YOUR GOAL: Please read the security news article below and say under what name Microsoft Defender Antivirus detects the FoggyWeb malware.

Security News > 2021 > September > Microsoft warns: Active Directory FoggyWeb malware being actively used by Nobelium gang

Microsoft has warned of a new tool designed to exfiltrate credentials and introduce a backdoor into Active Directory servers that is under active use by the Nobelium threat actor group.
The FoggyWeb malware, Microsoft has declared, is designed to target Microsoft Active Directory Federation Services servers, exfiltrating credentials, configuration databases, decrypted token-signing and token-decryption certificates, and to download additional components to set up a permanent backdoor and attack the network more widely.
"Because FoggyWeb is loaded into the same application domain as the AD FS managed code, it gains programmatical access to the legitimate AD FS classes, methods, properties, fields, objects, and components that are subsequently leveraged by FoggyWeb to facilitate its malicious operations," Ramin Nafisi, Microsoft Threat Intelligence Centre researcher, wrote in an analysis of the malware.
Systems compromised by the malware will leak credentials and other private data, Microsoft has confirmed, while providing attackers with a remote-controlled backdoor into the server - with a command-and-control system cleverly disguised as HTTP GET and POST requests.
More recently the group succeeded in a phishing attack on Microsoft's support desk, retrieving private customer data which the company confirmed included "Information regarding... Microsoft Services subscriptions" and was used "In some cases" to launch further "Highly-targeted attacks as part of [a] broader campaign."
The FoggyWeb malware is detected in Microsoft Defender Antivirus as Trojan:Win32/FoggyWeb.

DATA:
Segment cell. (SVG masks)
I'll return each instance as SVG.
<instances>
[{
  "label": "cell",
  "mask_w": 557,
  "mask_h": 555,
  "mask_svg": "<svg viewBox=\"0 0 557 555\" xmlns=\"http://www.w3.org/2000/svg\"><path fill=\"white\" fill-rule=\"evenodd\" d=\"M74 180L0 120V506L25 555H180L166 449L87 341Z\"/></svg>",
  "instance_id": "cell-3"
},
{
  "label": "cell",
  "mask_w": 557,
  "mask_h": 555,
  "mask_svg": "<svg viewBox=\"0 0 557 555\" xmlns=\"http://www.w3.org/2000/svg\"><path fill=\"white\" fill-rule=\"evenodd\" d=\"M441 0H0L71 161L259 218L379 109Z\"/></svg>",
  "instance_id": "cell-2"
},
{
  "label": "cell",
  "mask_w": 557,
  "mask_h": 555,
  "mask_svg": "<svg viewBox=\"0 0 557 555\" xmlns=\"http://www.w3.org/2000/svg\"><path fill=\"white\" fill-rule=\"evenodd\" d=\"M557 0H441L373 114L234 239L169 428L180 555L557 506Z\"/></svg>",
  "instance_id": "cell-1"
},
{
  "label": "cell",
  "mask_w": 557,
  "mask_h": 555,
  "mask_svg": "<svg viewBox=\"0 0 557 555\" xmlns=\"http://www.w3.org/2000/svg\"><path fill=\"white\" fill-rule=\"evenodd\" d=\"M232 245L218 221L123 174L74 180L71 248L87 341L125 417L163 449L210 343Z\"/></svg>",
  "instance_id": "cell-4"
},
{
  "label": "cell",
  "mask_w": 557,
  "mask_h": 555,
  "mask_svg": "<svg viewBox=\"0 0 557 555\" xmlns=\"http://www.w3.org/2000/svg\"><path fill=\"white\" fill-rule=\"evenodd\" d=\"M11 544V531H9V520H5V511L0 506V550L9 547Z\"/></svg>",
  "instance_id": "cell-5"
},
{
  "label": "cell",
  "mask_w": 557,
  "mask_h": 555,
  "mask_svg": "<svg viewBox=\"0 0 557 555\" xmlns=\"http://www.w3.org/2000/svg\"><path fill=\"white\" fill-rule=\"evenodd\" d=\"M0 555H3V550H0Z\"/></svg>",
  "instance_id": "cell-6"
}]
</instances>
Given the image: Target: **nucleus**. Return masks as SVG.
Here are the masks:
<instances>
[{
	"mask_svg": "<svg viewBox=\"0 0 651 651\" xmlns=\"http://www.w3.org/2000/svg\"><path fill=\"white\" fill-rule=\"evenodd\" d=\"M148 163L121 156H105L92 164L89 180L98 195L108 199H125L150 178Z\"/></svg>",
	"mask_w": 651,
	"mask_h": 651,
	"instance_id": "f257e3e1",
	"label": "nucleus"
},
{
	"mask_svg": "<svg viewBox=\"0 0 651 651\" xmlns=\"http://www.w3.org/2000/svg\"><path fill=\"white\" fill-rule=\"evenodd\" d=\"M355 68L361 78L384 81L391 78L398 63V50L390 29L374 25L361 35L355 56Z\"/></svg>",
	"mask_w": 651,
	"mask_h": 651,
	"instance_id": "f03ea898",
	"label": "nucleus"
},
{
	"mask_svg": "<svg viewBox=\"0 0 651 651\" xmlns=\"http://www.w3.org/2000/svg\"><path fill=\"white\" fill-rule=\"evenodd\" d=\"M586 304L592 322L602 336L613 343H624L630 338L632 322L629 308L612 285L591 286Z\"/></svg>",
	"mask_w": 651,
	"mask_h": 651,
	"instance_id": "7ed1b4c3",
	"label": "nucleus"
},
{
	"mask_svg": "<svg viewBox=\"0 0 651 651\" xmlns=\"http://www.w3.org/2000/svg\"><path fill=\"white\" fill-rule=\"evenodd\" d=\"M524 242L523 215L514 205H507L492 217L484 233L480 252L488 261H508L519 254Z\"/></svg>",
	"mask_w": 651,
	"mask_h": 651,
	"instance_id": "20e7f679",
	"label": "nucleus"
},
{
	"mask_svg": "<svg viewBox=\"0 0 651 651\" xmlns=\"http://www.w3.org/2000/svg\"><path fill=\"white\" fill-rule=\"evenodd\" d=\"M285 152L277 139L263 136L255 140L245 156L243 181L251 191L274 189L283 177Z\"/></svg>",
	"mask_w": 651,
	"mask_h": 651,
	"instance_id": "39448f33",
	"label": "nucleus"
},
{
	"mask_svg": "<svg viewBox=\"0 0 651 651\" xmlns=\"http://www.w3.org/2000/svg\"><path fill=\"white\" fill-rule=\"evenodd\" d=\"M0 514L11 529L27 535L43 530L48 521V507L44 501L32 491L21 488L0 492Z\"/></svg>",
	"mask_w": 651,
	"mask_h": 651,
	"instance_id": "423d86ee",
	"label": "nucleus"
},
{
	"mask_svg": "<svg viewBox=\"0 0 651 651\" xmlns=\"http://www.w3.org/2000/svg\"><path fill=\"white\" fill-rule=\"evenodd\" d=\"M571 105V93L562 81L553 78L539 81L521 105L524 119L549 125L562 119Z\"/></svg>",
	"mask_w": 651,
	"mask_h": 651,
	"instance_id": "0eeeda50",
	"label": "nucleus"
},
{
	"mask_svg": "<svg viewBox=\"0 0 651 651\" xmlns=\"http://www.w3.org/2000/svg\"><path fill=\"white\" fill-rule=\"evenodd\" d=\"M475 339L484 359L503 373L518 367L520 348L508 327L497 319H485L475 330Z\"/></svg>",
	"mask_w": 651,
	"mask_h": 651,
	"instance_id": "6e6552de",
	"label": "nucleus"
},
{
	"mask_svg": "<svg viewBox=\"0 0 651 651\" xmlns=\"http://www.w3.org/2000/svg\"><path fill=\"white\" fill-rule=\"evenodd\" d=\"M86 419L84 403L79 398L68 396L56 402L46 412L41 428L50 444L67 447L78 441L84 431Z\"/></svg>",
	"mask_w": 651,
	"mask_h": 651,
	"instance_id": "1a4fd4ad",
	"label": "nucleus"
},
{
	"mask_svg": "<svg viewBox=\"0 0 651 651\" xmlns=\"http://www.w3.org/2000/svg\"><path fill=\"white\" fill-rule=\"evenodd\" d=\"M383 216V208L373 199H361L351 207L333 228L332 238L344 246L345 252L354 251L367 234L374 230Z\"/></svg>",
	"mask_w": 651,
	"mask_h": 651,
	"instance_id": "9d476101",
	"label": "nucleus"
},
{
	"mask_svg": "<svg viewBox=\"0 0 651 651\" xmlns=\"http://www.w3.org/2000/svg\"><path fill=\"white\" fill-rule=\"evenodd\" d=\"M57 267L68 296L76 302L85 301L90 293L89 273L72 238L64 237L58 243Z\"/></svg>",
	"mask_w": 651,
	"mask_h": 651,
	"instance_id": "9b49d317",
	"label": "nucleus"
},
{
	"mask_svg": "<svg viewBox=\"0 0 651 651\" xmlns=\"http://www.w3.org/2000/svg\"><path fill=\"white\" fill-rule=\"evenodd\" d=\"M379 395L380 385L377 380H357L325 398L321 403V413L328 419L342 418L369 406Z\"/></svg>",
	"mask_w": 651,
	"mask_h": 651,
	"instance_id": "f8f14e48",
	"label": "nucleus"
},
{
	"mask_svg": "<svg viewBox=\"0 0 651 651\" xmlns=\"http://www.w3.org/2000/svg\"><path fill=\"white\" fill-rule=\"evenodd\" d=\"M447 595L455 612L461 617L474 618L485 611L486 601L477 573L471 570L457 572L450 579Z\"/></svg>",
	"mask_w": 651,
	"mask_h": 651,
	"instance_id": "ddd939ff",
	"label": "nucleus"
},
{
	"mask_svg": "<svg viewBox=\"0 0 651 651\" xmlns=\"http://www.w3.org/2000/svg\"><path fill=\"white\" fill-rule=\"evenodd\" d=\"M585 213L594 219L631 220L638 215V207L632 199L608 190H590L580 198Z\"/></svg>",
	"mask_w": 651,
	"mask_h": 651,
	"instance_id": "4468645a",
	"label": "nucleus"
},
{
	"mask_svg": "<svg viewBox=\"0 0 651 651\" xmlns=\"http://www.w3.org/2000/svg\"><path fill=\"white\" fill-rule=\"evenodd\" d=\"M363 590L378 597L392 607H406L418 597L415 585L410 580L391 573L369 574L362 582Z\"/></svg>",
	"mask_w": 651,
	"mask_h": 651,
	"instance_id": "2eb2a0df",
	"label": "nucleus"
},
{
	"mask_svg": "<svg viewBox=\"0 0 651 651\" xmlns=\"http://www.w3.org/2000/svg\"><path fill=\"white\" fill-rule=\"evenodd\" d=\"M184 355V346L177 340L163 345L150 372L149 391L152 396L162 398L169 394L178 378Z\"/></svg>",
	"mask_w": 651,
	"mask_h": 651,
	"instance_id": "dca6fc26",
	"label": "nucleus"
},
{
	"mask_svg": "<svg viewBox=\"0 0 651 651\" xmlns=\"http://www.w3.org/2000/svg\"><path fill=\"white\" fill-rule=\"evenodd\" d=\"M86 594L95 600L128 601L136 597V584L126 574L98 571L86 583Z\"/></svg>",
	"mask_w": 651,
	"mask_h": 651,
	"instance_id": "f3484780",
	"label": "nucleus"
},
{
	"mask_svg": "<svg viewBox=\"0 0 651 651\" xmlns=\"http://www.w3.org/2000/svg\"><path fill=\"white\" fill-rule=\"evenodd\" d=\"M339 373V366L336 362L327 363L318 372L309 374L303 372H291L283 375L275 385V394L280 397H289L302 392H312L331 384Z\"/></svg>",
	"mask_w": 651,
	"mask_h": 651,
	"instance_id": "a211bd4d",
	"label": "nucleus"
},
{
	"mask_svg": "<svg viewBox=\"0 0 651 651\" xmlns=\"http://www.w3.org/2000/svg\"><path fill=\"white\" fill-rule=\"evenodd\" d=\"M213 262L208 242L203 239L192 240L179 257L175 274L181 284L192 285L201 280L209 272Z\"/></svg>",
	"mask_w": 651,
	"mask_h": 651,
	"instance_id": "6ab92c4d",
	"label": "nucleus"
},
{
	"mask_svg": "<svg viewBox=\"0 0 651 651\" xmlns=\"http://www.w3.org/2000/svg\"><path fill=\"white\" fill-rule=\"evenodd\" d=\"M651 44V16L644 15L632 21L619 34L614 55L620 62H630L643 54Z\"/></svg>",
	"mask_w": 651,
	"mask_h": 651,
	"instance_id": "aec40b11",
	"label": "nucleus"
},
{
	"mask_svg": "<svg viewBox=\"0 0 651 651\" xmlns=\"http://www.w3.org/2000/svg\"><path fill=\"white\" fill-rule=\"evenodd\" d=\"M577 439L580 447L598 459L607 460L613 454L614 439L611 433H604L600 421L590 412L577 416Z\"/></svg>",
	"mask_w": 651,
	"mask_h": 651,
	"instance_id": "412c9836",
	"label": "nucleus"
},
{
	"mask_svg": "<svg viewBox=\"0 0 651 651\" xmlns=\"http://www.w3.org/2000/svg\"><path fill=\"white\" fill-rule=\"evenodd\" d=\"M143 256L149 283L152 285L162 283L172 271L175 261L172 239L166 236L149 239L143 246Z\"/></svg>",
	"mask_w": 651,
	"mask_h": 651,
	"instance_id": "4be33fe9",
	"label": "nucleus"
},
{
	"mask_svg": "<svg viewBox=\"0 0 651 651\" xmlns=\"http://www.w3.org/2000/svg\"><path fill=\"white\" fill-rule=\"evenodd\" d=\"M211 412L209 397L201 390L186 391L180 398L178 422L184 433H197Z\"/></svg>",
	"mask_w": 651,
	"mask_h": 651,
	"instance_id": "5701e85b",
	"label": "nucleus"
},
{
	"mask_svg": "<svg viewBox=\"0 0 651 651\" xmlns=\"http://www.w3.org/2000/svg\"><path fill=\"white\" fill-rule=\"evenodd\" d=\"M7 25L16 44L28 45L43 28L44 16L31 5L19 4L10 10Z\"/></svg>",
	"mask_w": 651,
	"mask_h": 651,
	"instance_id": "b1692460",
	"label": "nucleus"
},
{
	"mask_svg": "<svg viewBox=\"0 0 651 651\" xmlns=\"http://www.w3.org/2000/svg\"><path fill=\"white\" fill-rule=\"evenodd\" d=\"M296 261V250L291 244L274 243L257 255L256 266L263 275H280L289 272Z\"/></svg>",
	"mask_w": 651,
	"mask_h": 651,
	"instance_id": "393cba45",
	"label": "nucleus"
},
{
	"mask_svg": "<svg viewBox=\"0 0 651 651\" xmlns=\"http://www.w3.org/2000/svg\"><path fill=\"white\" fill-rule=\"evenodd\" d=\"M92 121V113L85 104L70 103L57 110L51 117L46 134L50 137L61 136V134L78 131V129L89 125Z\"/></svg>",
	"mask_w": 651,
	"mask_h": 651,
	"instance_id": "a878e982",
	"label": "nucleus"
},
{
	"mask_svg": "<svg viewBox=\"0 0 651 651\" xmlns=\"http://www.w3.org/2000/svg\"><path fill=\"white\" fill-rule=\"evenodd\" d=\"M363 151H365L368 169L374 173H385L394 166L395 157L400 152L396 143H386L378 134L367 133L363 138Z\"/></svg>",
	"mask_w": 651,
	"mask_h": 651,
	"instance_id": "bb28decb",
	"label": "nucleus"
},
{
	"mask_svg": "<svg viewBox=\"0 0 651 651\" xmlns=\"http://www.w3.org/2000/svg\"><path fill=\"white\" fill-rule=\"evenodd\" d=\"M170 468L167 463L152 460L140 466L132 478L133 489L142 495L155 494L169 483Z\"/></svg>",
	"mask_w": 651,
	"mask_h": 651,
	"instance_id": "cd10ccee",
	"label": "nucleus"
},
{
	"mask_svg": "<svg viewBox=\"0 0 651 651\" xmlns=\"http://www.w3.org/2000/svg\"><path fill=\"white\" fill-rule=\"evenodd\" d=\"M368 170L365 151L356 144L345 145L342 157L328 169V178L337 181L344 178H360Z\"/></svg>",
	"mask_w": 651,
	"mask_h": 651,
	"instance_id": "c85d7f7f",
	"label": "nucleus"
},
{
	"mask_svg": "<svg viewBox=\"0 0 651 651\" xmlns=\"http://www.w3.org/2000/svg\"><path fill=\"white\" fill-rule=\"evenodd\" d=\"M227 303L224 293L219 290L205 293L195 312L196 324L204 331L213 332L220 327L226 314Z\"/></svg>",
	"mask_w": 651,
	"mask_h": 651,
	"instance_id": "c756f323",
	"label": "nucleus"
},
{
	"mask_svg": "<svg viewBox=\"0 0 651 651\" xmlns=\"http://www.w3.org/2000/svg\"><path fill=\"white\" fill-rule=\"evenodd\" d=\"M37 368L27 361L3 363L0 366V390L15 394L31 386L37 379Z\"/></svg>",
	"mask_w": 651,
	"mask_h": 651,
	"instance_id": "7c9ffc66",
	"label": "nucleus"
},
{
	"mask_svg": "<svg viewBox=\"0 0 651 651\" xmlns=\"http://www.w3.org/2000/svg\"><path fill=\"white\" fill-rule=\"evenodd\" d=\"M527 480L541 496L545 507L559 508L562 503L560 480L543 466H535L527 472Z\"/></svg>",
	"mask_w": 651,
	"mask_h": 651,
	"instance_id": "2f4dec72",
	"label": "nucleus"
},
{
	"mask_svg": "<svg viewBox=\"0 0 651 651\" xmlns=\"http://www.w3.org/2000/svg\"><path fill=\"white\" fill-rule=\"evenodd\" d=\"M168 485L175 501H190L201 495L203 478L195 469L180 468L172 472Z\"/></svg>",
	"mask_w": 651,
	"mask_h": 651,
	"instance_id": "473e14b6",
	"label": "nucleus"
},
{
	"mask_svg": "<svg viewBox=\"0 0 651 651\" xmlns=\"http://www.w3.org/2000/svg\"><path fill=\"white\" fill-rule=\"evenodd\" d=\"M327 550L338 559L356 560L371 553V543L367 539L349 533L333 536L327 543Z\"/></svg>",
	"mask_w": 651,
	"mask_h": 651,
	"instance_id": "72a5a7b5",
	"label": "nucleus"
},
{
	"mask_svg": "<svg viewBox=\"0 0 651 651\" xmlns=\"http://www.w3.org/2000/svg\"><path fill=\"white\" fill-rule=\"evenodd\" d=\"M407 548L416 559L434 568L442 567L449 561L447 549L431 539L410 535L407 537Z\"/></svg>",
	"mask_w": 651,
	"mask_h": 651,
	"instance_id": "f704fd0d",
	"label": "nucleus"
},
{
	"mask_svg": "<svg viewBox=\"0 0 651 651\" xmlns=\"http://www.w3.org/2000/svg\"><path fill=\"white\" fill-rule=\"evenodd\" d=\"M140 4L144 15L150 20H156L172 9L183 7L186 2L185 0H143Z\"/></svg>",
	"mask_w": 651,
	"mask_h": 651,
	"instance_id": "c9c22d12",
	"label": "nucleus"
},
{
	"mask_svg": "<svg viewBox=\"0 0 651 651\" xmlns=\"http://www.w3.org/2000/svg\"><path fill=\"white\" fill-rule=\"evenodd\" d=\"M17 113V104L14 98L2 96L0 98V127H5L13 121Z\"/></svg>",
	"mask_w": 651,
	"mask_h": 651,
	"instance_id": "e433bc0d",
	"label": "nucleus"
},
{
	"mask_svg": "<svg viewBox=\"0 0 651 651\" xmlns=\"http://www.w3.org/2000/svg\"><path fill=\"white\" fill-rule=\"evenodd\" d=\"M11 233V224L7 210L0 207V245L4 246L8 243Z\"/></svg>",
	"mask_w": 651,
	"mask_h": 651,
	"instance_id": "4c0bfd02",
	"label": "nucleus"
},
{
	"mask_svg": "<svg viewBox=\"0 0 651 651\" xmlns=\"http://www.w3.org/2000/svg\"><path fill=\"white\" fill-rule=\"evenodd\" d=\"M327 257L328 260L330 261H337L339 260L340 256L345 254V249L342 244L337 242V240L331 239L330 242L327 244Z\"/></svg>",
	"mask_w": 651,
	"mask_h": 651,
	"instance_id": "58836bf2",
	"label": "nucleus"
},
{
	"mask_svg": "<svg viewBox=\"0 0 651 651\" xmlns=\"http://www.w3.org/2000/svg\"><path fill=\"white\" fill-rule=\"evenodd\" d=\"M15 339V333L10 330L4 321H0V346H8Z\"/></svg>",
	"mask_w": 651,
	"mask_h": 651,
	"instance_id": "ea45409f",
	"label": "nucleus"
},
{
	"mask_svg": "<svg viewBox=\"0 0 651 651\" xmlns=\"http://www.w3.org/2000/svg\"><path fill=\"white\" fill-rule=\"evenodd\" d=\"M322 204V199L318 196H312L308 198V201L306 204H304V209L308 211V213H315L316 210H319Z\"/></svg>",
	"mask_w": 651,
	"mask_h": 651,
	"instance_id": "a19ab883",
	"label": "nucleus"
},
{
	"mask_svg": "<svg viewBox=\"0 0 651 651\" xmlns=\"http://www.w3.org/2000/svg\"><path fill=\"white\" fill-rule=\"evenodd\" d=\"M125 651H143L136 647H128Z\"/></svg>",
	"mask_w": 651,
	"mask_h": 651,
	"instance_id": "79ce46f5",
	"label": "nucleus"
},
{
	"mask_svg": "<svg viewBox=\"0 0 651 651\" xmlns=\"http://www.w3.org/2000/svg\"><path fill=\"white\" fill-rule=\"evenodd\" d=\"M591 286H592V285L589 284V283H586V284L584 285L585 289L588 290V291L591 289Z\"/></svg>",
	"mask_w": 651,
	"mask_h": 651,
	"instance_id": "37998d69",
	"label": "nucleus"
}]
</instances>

SOLUTION: Trojan:Win32/FoggyWeb